Result R90 on D121: Complex Lebesgue convolution
Complex function convolution is homogeneous to degree one
Formulation 0
Let $M = (\mathbb{R}^D, \mathcal{L}, \mu)$ be a D1744: Lebesgue measure space such that
(i) $f, g : \mathbb{R}^D \to \mathbb{C}$ are each an D1921: Absolutely integrable function on $M$
Let $\lambda \in \mathbb{C}$ be a D1207: Complex number.
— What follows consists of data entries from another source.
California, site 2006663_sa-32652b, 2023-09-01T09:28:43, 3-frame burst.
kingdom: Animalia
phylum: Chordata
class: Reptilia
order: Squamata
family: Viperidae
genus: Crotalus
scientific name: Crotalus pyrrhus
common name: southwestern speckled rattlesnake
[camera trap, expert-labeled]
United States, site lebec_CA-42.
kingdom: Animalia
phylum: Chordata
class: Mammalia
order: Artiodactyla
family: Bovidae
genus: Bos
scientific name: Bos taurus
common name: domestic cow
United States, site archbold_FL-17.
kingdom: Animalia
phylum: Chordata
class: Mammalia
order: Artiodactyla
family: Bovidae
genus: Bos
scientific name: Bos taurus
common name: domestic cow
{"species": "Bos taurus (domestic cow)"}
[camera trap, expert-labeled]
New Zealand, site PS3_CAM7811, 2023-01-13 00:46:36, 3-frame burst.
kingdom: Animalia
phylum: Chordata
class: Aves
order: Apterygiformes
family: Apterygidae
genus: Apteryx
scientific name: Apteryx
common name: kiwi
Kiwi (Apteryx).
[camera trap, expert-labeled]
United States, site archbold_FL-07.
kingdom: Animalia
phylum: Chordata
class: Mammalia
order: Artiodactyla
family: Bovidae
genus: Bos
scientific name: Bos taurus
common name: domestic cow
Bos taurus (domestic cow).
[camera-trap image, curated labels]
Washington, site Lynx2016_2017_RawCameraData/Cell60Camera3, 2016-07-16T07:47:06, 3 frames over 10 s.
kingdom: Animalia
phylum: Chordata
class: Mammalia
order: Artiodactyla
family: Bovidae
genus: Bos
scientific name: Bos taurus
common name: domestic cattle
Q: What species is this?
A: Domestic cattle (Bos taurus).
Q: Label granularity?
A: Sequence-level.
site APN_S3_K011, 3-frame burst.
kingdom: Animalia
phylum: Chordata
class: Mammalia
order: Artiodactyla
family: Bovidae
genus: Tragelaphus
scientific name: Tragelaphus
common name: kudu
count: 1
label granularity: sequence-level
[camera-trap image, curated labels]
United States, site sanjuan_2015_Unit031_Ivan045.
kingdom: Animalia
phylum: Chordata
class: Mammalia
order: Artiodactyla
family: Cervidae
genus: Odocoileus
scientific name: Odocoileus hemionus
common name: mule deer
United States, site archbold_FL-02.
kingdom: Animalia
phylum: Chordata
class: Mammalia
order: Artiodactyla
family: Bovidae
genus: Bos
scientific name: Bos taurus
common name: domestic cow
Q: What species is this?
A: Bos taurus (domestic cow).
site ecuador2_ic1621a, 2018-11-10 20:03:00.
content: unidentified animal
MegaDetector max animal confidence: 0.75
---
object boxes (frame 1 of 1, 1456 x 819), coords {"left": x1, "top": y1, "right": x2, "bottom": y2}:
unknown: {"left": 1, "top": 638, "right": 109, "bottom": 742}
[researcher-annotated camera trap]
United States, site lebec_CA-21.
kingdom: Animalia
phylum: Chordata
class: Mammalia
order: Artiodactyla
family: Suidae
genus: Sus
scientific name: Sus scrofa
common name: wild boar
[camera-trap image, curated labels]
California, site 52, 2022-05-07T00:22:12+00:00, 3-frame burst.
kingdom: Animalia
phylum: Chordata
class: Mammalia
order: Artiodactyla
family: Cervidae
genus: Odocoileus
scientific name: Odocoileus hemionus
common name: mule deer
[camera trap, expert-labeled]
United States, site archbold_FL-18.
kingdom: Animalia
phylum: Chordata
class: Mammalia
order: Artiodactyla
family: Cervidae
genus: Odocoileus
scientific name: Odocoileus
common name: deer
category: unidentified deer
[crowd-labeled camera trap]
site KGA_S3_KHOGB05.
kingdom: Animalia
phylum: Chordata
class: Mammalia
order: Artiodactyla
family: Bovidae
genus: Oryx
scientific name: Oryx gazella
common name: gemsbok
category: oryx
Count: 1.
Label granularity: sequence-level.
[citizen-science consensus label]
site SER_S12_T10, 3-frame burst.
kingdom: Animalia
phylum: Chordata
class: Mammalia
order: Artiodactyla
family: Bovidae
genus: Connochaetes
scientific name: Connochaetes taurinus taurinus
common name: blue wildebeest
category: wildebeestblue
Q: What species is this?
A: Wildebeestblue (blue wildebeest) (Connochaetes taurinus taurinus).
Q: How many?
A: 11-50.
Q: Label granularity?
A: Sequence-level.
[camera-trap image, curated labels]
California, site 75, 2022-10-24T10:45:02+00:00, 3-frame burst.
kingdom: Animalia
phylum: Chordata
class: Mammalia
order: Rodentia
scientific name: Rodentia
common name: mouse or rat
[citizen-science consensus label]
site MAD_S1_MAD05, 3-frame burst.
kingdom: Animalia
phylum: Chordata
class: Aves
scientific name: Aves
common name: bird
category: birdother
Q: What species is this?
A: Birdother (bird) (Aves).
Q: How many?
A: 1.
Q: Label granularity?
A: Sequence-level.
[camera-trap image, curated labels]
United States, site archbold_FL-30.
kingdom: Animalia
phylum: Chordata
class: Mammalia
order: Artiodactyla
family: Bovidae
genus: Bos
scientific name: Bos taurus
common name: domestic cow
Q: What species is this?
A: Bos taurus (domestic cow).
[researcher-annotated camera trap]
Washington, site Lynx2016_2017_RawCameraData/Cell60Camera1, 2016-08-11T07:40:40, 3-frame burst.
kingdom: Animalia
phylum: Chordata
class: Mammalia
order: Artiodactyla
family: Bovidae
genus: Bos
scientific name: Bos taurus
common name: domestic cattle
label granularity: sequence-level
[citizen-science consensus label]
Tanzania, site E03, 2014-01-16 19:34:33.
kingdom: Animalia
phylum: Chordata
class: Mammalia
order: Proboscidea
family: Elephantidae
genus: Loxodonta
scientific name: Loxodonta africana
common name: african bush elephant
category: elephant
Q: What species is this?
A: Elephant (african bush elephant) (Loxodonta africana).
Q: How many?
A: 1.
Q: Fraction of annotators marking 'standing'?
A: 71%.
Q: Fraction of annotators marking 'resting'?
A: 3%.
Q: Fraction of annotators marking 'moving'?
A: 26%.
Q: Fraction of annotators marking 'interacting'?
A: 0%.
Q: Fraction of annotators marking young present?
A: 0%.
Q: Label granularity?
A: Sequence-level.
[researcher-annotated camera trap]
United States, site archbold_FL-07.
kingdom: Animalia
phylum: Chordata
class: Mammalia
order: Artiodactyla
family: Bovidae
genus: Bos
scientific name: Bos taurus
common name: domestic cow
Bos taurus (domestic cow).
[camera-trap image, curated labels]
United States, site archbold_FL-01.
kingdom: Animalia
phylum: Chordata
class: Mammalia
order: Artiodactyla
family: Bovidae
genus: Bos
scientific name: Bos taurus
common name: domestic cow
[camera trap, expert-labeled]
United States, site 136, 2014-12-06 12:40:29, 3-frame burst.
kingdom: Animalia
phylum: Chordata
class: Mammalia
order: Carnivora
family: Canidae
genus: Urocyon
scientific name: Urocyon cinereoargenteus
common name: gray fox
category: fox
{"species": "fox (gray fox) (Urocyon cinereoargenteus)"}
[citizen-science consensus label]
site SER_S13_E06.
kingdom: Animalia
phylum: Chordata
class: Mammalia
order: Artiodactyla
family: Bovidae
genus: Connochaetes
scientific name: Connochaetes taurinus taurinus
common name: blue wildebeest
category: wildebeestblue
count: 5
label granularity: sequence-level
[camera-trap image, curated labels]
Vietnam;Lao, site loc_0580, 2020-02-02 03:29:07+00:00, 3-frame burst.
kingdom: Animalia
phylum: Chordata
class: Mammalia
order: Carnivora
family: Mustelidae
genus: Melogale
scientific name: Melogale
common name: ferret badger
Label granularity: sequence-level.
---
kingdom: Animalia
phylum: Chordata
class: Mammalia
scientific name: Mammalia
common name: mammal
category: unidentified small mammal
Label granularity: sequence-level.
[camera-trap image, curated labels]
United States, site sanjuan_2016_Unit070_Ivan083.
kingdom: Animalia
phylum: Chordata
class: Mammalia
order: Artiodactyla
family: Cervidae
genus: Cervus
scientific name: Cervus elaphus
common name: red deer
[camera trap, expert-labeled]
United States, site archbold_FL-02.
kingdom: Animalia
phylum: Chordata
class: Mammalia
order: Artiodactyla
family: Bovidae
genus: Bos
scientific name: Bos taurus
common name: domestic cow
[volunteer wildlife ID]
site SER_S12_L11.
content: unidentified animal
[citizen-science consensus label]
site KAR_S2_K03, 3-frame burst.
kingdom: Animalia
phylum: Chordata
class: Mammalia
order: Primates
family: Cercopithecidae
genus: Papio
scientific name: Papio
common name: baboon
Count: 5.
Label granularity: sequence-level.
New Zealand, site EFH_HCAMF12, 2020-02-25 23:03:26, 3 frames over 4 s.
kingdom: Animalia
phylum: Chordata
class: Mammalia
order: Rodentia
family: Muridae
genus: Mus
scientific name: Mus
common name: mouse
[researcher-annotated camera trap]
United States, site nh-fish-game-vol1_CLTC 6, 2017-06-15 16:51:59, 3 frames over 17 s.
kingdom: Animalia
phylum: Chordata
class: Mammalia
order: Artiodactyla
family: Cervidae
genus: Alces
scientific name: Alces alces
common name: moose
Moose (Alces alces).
Then \begin{equation} (\lambda f) * g = \lambda (f * g) \end{equation}
Proofs
Proof 0
Let $M = (\mathbb{R}^D, \mathcal{L}, \mu)$ be a D1744: Lebesgue measure space such that
(i) $f, g : \mathbb{R}^D \to \mathbb{C}$ are each an D1921: Absolutely integrable function on $M$
Let $\lambda \in \mathbb{C}$ be a D1207: Complex number.
If $x \in \mathbb{R}^D$, then applying R1502: Complex-linearity of complex integral yields \begin{equation} \begin{split} ((\lambda f) * g) (x) & = \int_{\mathbb{R}^D} \lambda f(y) g(x - y) \, \mu(d y) \\ & = \lambda \int_{\mathbb{R}^D} f(y) g(x - y) \, \mu(d y) = \lambda (f * g)(x) \end{split} \end{equation} Since $x \in \mathbb{R}^D$ was arbitrary, this is true for all $x \in \mathbb{R}^D$ and the proof is complete. $\square$